Being single is not a sickness, it is a time for self-development, a time to build careers without interruption, a time to know oneself, a time to identify IDENTITY CRISIS!!
A week ago a male friend of mine and I got talking and towards the end of the conversation this ensued;
I know you wish you could snap out of your single stage. Every one of your friends is getting married and you are concerned that no one is giving you a wink, lol. Your relationship is nothing to write home about and you are pondering whether to call it to quit and confront the single market again or stick in there and live in the daydream that an unserious partner is superior to being single.
It’s alright to want to be married yet please while you wait, don’t miss the open doors your single life bears you. This is the part that gets me so pestered in light of the fact that I see numerous youngsters particularly ladies who put their lives on hold while waiting.
The single stage is one season that many go through in so much hurry to get to the wedded stage.
Please don’t put your life on hold while sitting tight for one period of your life to pass by. If you are single and confiding in God for a spouse, its no explanation for your life to be on a halt. Augment all of your life. What are your goals and aspiration? What are you doing about them?
Some may have gotten married early, others may, in any case, be sitting tight for a partner to sweep them off their feet, whichever way, grasping your interesting season has nothing to do with the age at which you get married in opposition to what the general public spells out.
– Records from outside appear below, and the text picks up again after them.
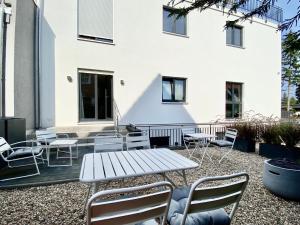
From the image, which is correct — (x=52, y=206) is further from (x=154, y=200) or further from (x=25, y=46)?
(x=25, y=46)

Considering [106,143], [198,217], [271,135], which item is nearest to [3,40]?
[106,143]

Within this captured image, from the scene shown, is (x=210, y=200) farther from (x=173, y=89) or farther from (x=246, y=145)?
(x=173, y=89)

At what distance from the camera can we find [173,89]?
9953 mm

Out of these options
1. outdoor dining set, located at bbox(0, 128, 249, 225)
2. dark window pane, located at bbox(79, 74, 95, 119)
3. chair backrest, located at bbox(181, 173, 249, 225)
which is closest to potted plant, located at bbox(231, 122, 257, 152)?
outdoor dining set, located at bbox(0, 128, 249, 225)

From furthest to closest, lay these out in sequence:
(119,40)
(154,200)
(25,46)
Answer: (119,40) → (25,46) → (154,200)

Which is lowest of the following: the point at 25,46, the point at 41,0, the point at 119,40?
the point at 25,46

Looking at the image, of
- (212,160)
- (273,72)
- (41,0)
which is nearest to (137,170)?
(212,160)

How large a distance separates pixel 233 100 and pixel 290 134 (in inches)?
244

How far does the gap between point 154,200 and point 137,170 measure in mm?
868

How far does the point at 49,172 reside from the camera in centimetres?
444

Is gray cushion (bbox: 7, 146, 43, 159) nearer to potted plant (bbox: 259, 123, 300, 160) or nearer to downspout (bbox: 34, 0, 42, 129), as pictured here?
downspout (bbox: 34, 0, 42, 129)

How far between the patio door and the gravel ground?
4.68m

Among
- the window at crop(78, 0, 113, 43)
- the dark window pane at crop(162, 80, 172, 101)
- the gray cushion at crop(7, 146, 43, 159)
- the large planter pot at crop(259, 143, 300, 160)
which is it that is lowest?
the large planter pot at crop(259, 143, 300, 160)

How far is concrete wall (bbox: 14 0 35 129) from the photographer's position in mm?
6230
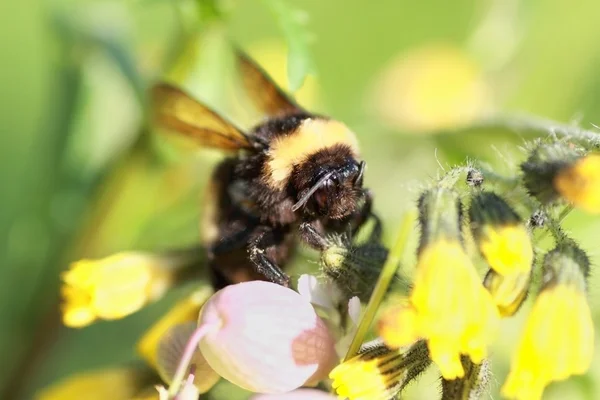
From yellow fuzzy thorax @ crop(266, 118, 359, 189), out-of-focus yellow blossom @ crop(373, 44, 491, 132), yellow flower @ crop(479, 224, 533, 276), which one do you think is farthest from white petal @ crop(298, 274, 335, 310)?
out-of-focus yellow blossom @ crop(373, 44, 491, 132)

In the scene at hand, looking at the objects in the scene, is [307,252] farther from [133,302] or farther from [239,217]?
[133,302]

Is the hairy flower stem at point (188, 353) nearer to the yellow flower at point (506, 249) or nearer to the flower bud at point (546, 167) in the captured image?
the yellow flower at point (506, 249)

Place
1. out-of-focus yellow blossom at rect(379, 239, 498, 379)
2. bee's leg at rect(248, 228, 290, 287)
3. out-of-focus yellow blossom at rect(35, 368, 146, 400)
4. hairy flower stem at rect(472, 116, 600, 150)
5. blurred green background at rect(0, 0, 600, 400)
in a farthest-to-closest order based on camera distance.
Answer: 1. blurred green background at rect(0, 0, 600, 400)
2. out-of-focus yellow blossom at rect(35, 368, 146, 400)
3. bee's leg at rect(248, 228, 290, 287)
4. hairy flower stem at rect(472, 116, 600, 150)
5. out-of-focus yellow blossom at rect(379, 239, 498, 379)

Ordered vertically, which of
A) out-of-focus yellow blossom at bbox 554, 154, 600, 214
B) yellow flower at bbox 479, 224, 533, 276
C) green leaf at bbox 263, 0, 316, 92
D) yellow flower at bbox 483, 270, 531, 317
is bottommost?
yellow flower at bbox 483, 270, 531, 317

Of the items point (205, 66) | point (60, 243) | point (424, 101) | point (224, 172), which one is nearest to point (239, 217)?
point (224, 172)

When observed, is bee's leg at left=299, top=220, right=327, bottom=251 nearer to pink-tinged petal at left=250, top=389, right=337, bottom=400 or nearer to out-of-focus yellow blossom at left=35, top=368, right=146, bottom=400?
pink-tinged petal at left=250, top=389, right=337, bottom=400

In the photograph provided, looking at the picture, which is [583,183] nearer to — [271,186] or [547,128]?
[547,128]

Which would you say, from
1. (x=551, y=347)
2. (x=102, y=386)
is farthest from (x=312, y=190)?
(x=102, y=386)
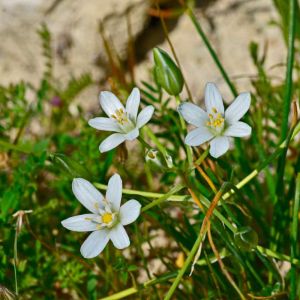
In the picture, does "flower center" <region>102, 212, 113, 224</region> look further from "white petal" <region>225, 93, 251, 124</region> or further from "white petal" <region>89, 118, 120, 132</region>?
"white petal" <region>225, 93, 251, 124</region>

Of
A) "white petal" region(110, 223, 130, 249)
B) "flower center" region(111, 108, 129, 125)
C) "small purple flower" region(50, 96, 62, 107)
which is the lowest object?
"white petal" region(110, 223, 130, 249)

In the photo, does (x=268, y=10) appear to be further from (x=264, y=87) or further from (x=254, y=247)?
(x=254, y=247)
It needs to do with grasping and boosting all of your life even admit all the depression, bitterness, and disappointment.
It torments me when I see young ladies who are supposed to be seeking after their education surrender it in view of marriage.
It torments me when I see a young lady whose only stress in life is the way to get a man to marry or how to get married before her friends.
It torments me when I see the number of single ladies lives spinning around getting a man to marry them.
It astounds and maddens me when I see ladies enduring a wide range of maltreatment and lack of regard just so they can keep their ‘Mrs’ title.
Be that as it may, it would be ideal if you would be able to quit humiliating yourselves and tone down on the franticness and hustle to get married.
If I’m not mistaken, there are still a greater number of men on the planet than ladies, so it’s not like men are going into extinction.
Quit disrespecting yourselves wherever or whenever marriage is specified.
Have different objectives throughout everyday life, finish your training/ education, make something unique out of yourself, develop your business or career, have different dreams and seek after them.
I remember interviewing a married woman in 2017 and she said something that struck me, ”Maximize your single phase. You might not be able to embark on those things you plan to when you get married, you will have to consider your husband and children before taking any decision.”
Appreciate life, Inhale, Live.
We can be a great deal more in the general public dearies if just we figure out how to set our needs right.
Give marriage a chance to be what tops off an already good thing, not the be all end of our lives.
Have some confidence dear women.
How about we be more astute women, we should value our value and appreciate life more.
We should begin by putting more incentive on ourselves.
Enjoy your single life. There is so much to learn, so much to explore.
While you are single, LEARN, OPTIMISE, MAXIMISE the phase.